▸ **EXERCISE**
Retype the material below exactly, from its first line through the line with "three small christmas"; the pictures stay out.

+ + + +

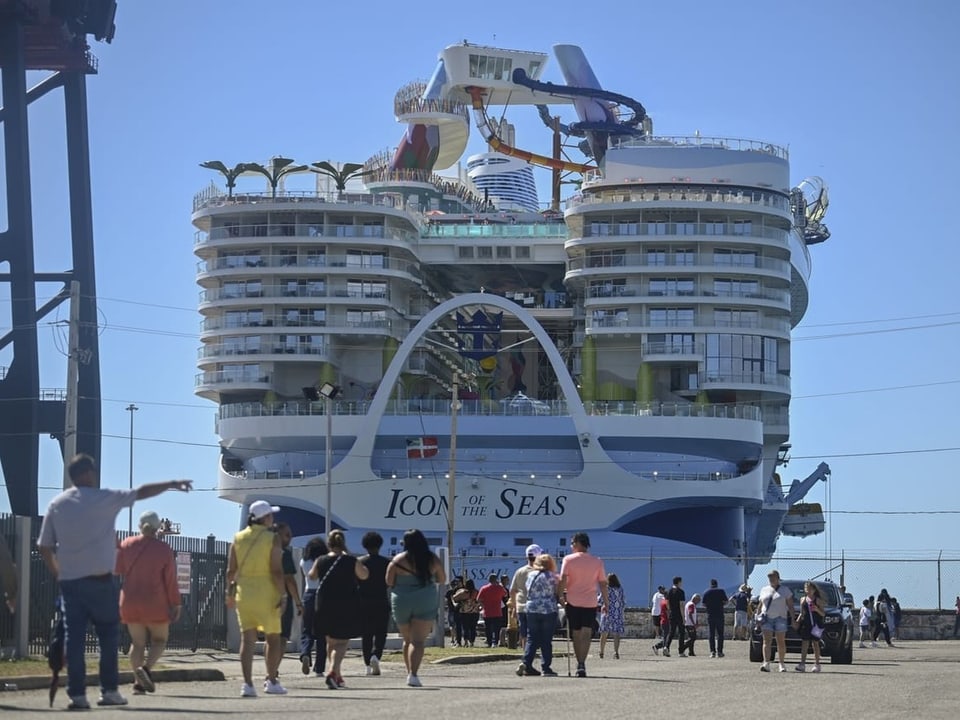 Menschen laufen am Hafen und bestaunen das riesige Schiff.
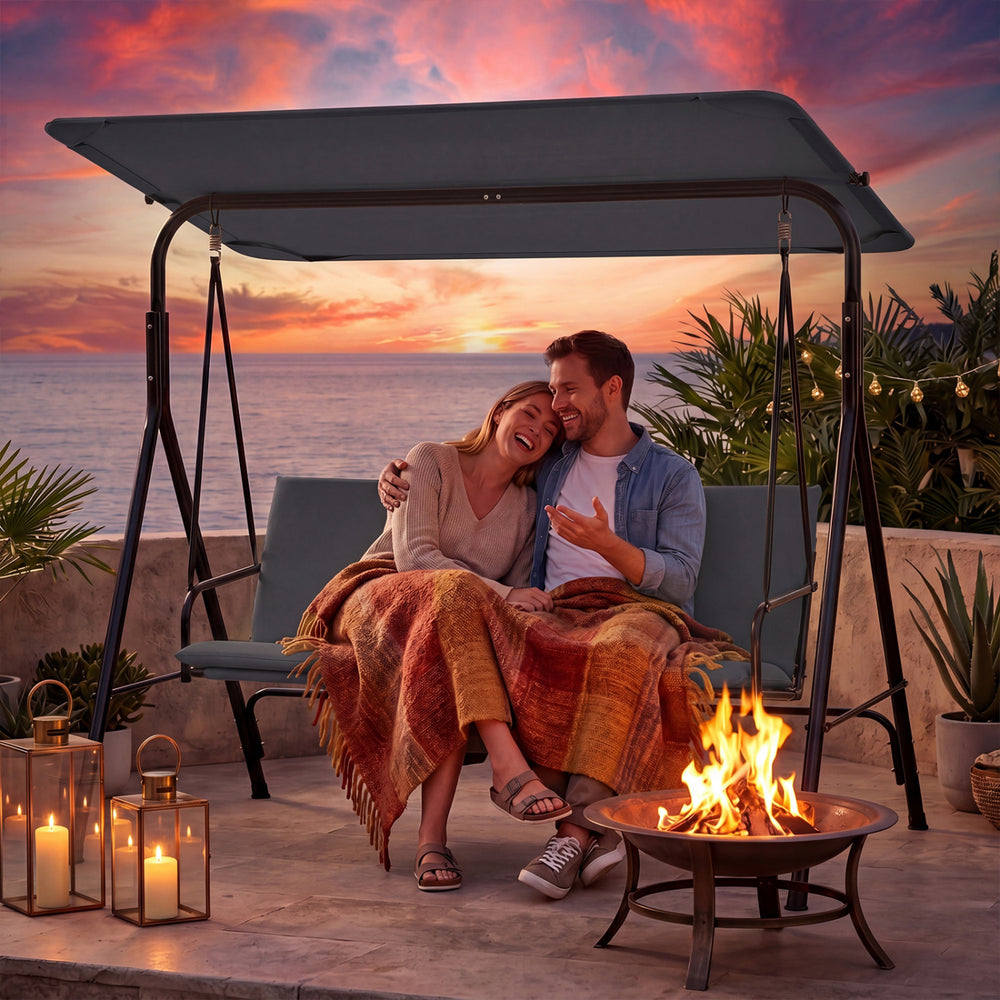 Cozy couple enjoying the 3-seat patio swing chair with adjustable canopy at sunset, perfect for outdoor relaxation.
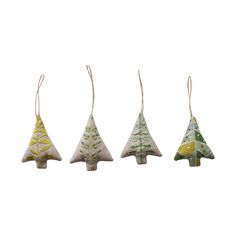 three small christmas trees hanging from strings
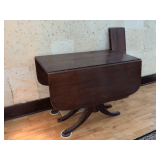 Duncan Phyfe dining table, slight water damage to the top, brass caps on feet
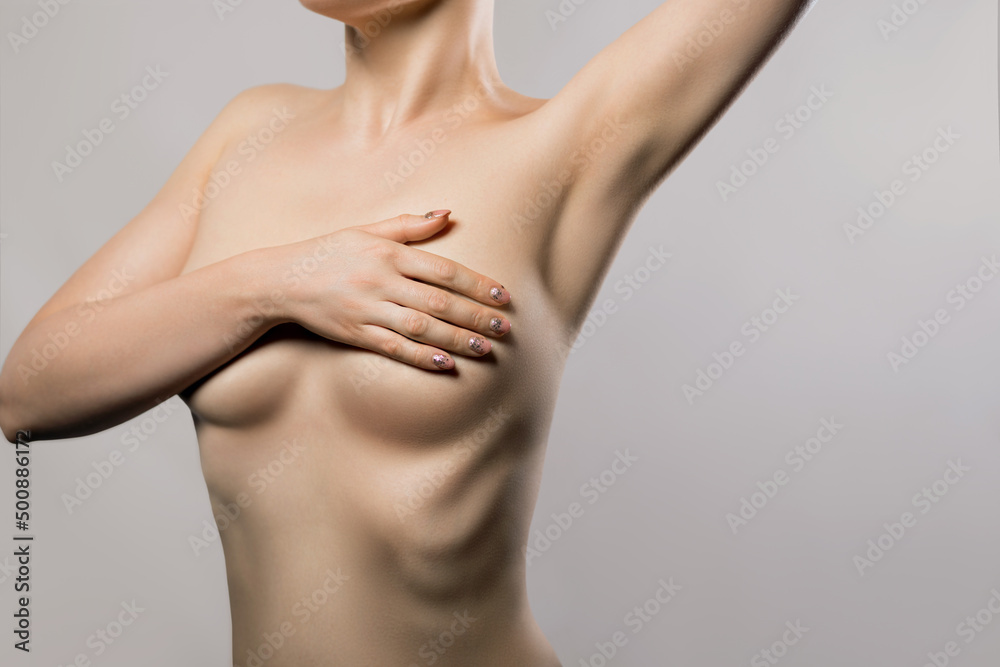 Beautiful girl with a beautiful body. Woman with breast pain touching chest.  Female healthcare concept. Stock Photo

+ + + +

▸ **FINAL ANSWER**
 Menschen laufen am Hafen und bestaunen das riesige Schiff.
 Cozy couple enjoying the 3-seat patio swing chair with adjustable canopy at sunset, perfect for outdoor relaxation.
 three small christmas trees hanging from strings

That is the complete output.